Na última edição do podcast ‘The Trial of Erin Patterson’, o correspondente de ofensas do repórter do tribunal Wayne e o premiado por ofensas Carolin compareceu a um jurado do tribunal para discutir a demissão ‘anormal’ do tribunal.
A mãe-três da Austrália, Erin Patterson, é acusada de matar três parentes com a comida venenosa de carne bovina de cogumelos. Ele admitiu que não era culpado por todas as alegações.
O juiz Christopher Bill disse que Jurir foi libertado do caso, pois foi dispensado do caso de que o homem estava discutindo a verdade do julgamento com sua família e amigos.
Na lei australiana, o juiz precisa se proteger da influência externa fora de todo o julgamento para garantir que sua decisão seja perfeita.
Visualização: Trial do podcast de Erin Patterson
Erin Patterson, mãe-trinta e meia da Austrália, reclamou de matar carne venenosa de cogumelos com a refeição de Wellington
O advogado Paul Swilans ingressou no podcast ‘julgamento’ para uma demissão ‘anormal’ de um júri do tribunal. Ouça aqui
A lei australiana precisa ser protegida da influência fora do julgamento para garantir que o juiz permaneça inesquecível em sua decisão de tomar sua decisão
Na prática, significa evitar a cobertura da mídia deste caso e abster -se de discutir os detalhes do exame fora da sala do tribunal.
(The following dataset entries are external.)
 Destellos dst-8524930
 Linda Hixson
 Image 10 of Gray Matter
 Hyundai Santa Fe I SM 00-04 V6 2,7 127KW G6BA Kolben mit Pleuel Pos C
O advogado da empresa australiana Mark Obrian Legal, Paul Swilans, juntou -se ao podcast ‘The Trial’ para explicar a base legal por trás da remoção do júri e por que era ‘anormal’ desistir dessa maneira.
“Acho que é definitivamente certo dizer que é incomum”, começou o Sr. Sovilans.
‘Isso não é necessariamente significativo – mas é incomum por causa das razões dadas pelo juiz sobre por que a quitação está prestes a acontecer.
A coisa toda de ter um júri extra ou extra é considerar a situação que pode exigir qualquer descarga, doença, esse tipo de coisa.
‘É incomum porque seu respeito pelo por que a descarga acontecerá acontecerá. Quem sabe se isso é significativo? ‘
O Sr. Sobilans explicou por que é tão importante para o júri não discutir os detalhes do julgamento em andamento com a família e a família.
“Os juízes foram informados de quando os juízes iniciam o julgamento que foram autorizados a considerar apenas as evidências dadas a eles no tribunal”, disse ele.
“É tão importante que a sra. Patterson tenha um julgamento justo e a única maneira de tê -la é que sua decisão de ser um julgamento justo é se a decisão do júri se basear apenas em provas e em outra coisa.
‘O perigo é sempre, se o júri puder discutir evidências com pessoas fora do júri, as pessoas podem querer influenciar suas decisões.
‘Isso pode julgar errado o acusado, por isso é religioso que os jurados não discutam evidências com mais ninguém.
“Eles devem decidir com base no que vêem e ouvem no tribunal.”
O advogado mencionou uma diferença importante feita pelo juiz Bill quando o advogado negou provimento a Zurir.
‘O juiz não procurou o júri de forma alguma’, insistiu o Sr. Sovilans.
‘O que ele disse ser uma informação credível foi … não há uma descoberta positiva de que eles estão discutindo o caso com amigos ou familiares. Ele não só poderia rejeitar a possibilidade. ‘
O julgamento continua. Erin Patterson negou as alegações contra ele.
Ouvir ‘O julgamento de Erin Patterson é uma entrevista completa com o advogado Paul Swilans no último episódioOnde quer que você encontre seu podcast agora disponível.